Remerciera-t-elle un jour Georges-Louis Bouchez? Le président du MR a en effet propulsé Valérie De Bue au centre de l’actualité politique en annonçant, le 1er octobre, son éviction du gouvernement wallon au profit de Denis Ducarme. La ministre de la Fonction publique, de l’Informatique, de la Simplification administrative, du Tourisme, du Patrimoine et de la Sécurité routière (oui, tout cela! ) a reçu des marques de soutien venues de tous les horizons. Au point que, même sans le décret imposant au moins un tiers de femmes (ou d’hommes) au gouvernement wallon, il n’est pas exclu qu’elle aurait sauvé son poste. En outre, malgré sa discrétion coutumière, Valérie De Bue est une femme politique populaire: tous partis confondus, elle a réalisé le troisième score en nombre de voix de préférence (le huitième, en proportion du nombre d’électeurs, dans sa circonscription) au scrutin de 2019 pour le Parlement wallon.

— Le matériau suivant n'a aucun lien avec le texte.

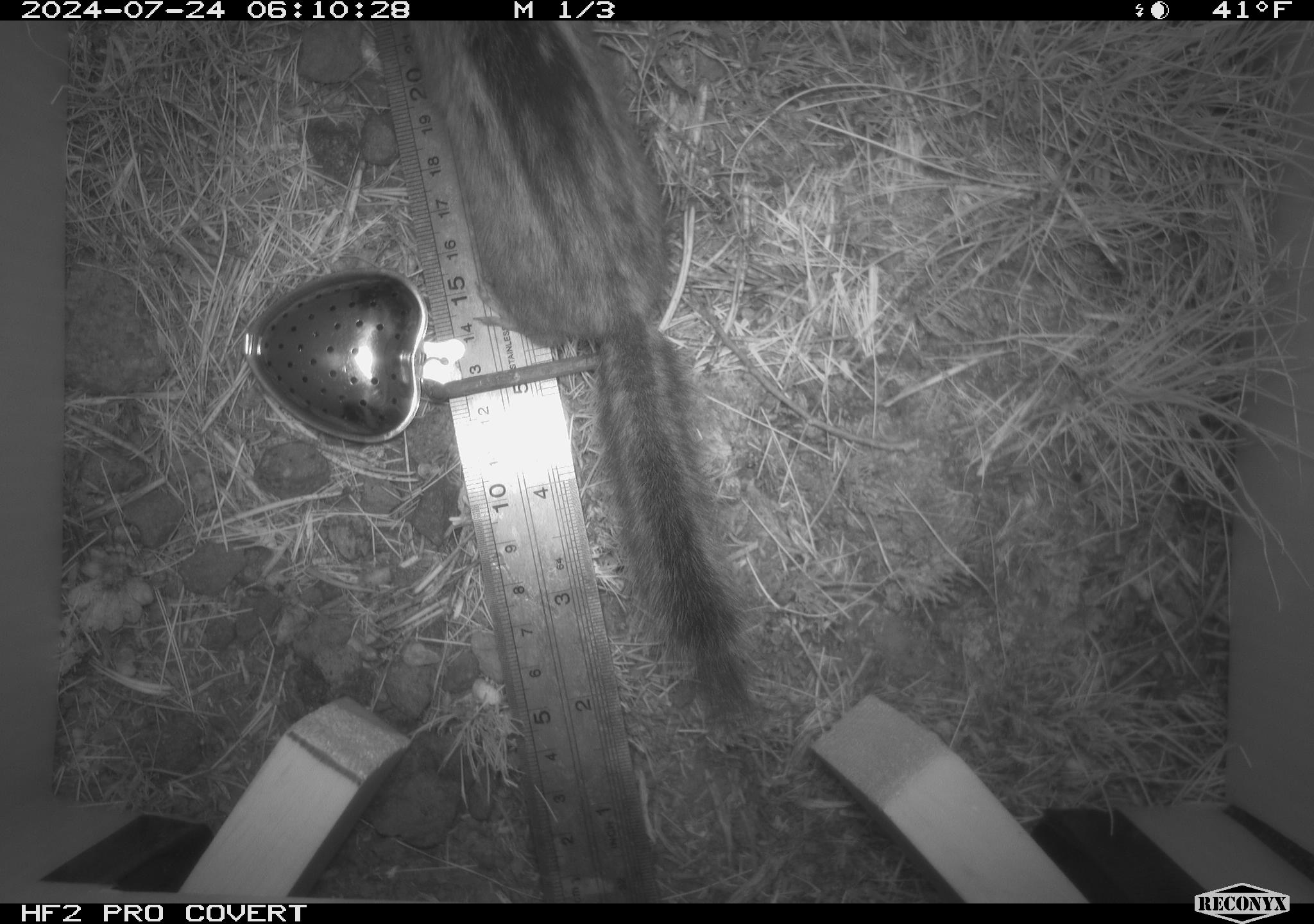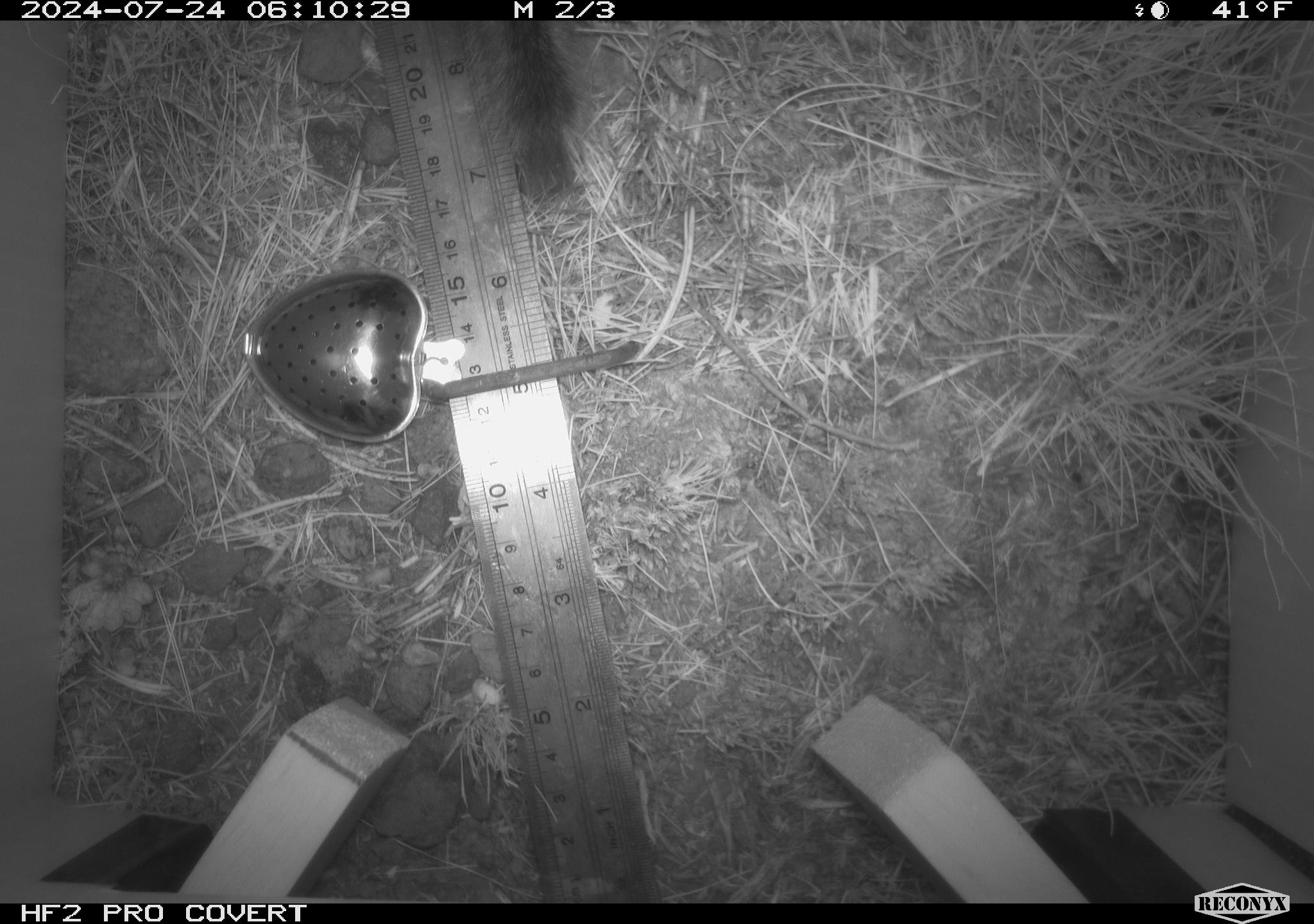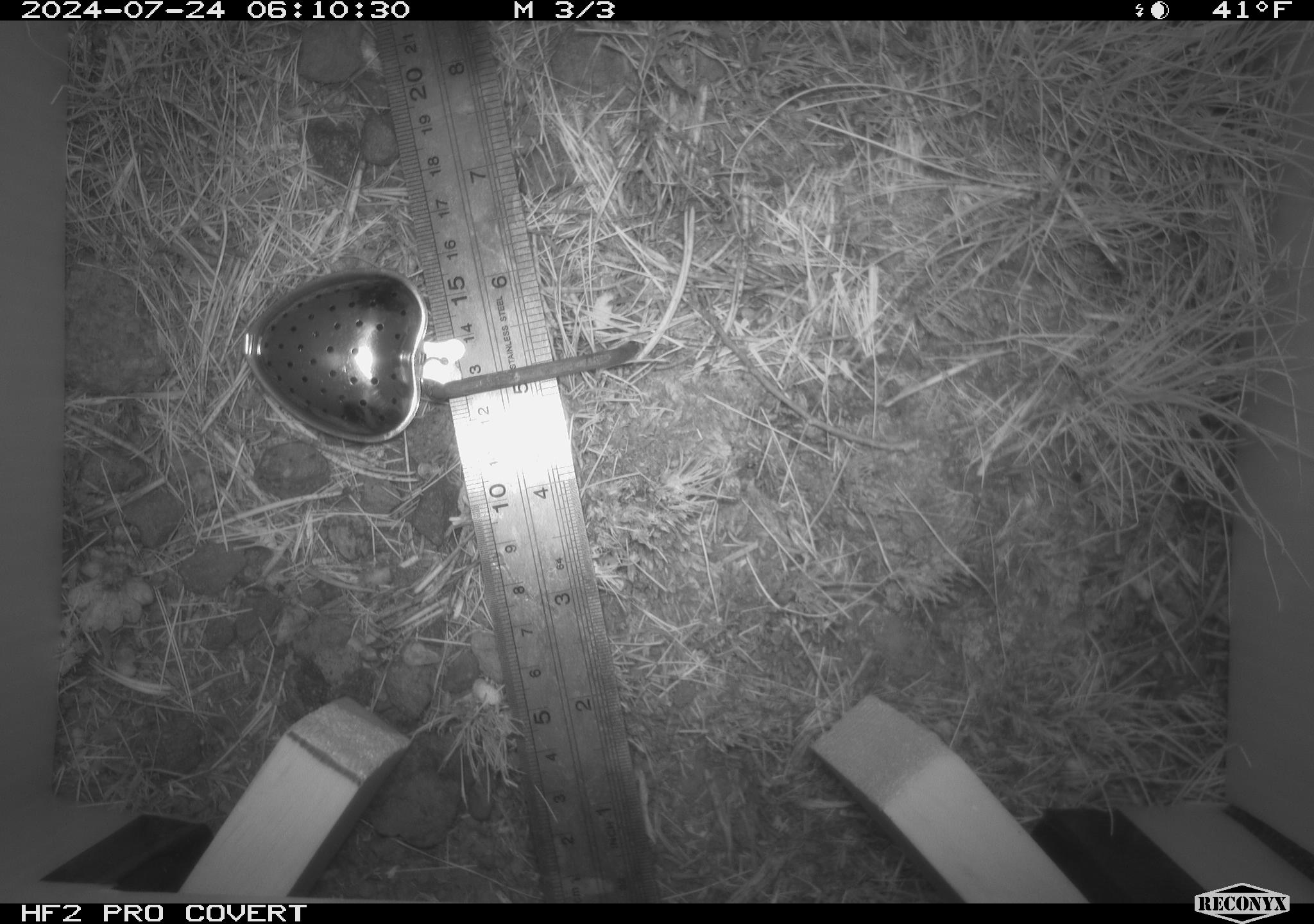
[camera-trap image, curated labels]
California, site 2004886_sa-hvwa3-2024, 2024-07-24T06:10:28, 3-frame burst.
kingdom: Animalia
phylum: Chordata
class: Mammalia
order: Rodentia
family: Sciuridae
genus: Callospermophilus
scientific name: Callospermophilus lateralis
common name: golden mantled ground squirrel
Golden mantled ground squirrel (Callospermophilus lateralis).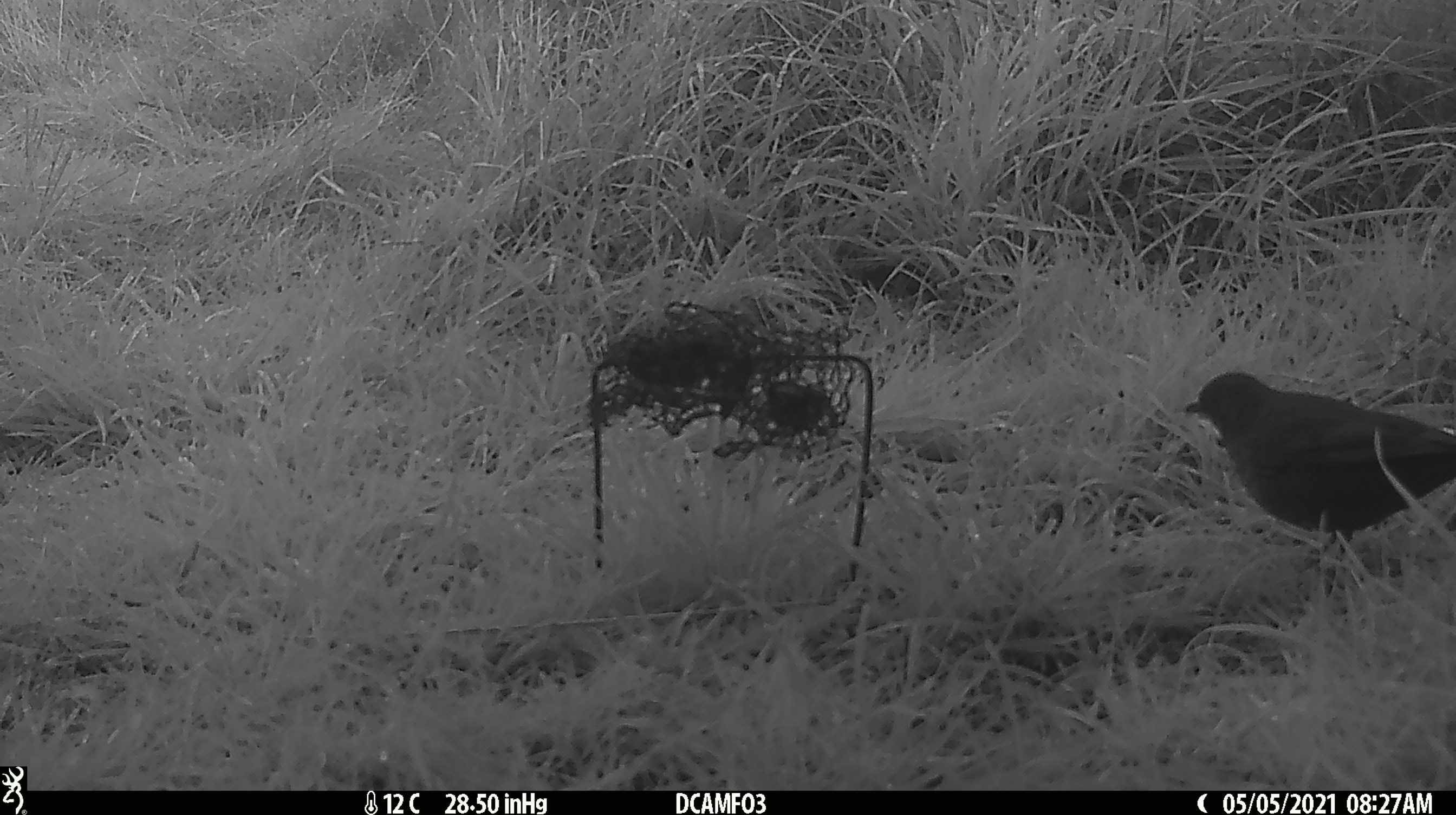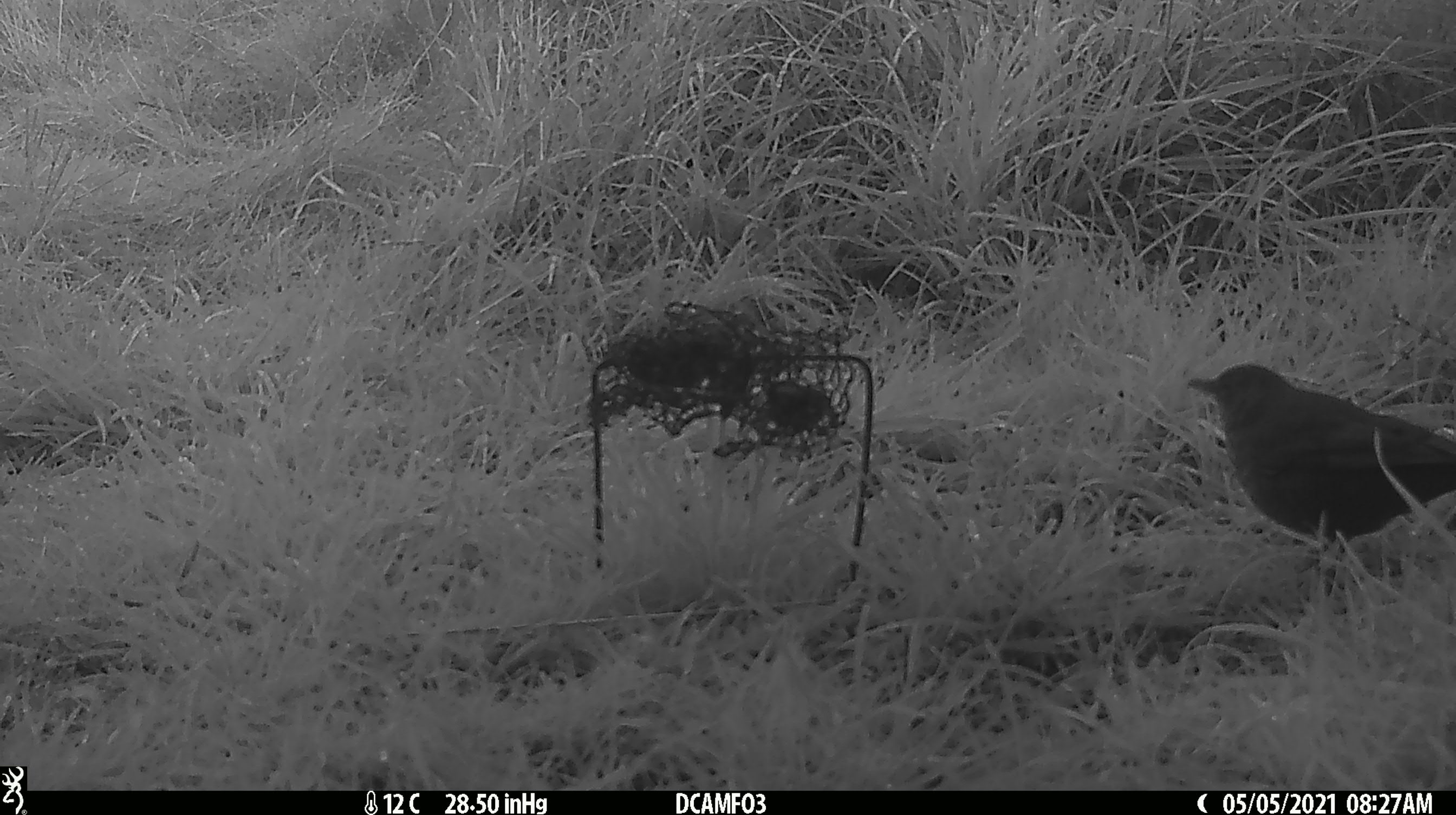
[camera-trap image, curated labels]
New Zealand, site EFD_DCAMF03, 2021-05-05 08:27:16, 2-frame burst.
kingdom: Animalia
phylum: Chordata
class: Aves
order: Passeriformes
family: Turdidae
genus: Turdus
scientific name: Turdus philomelos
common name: song thrush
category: thrush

Une Première ministre, une présidente de la Chambre, de plus en plus d’élues, etc. Les choses bougent mais les quotas restent, je pense, un mal nécessaire.

Economiste de formation (UCLouvain), Valérie De Bue a travaillé un temps à l’Institut de recherches économiques et sociales de l’université – elle y a notamment côtoyé l’ancien président d’Ecolo Philippe Defeyt – avant de rejoindre l’intercommunale de développement économique IBW. Un choix résolu en faveur d’une structure publique. “Je ne me voyais pas travailler pour Coca-Cola”, a-t-elle un jour résumé dans L’Echo. “J’ai beaucoup apprécié le côté hybride de l’intercommunale, commente-t-elle. On s’occupait de développement économique mais aussi d’urbanisme et d’environnement. Nous avons ainsi mis en place les premières unités de valorisation des déchets. L’IBW reste une petite intercommunale, avec une gestion souple et agile.”

De l’aménagement du territoire à la politique

Entre l’économie et l’environnement, il y a l’aménagement du territoire. Une passion chez Valérie De Bue, qui décrochera d’ailleurs par la suite un diplôme en études spécialisées en aménagement du territoire et urbanisme. “Nous étions toute une petite bande à suivre ce DES, se souvient-elle. Il y avait des architectes, des historiens de l’art, des juristes… C’était très stimulant sur le plan intellectuel.”

Ce diplôme en poche, la jeune Nivelloise pousse la porte de la Commission communale d’aménagement du territoire (CCAT). Elle espère décrocher une mission technique pour valoriser ses nouvelles compétences, elle ressort avec… une place sur la liste électorale emmenée par l’échevin de l’Urbanisme, Pierre Huart. “J’étais intéressée par la chose publique, la liste était en phase de renouvellement, je n’ai en fait pas beaucoup hésité”, se souvient celle qui fut élue au conseil communal et obtint la présidence de la CCAT!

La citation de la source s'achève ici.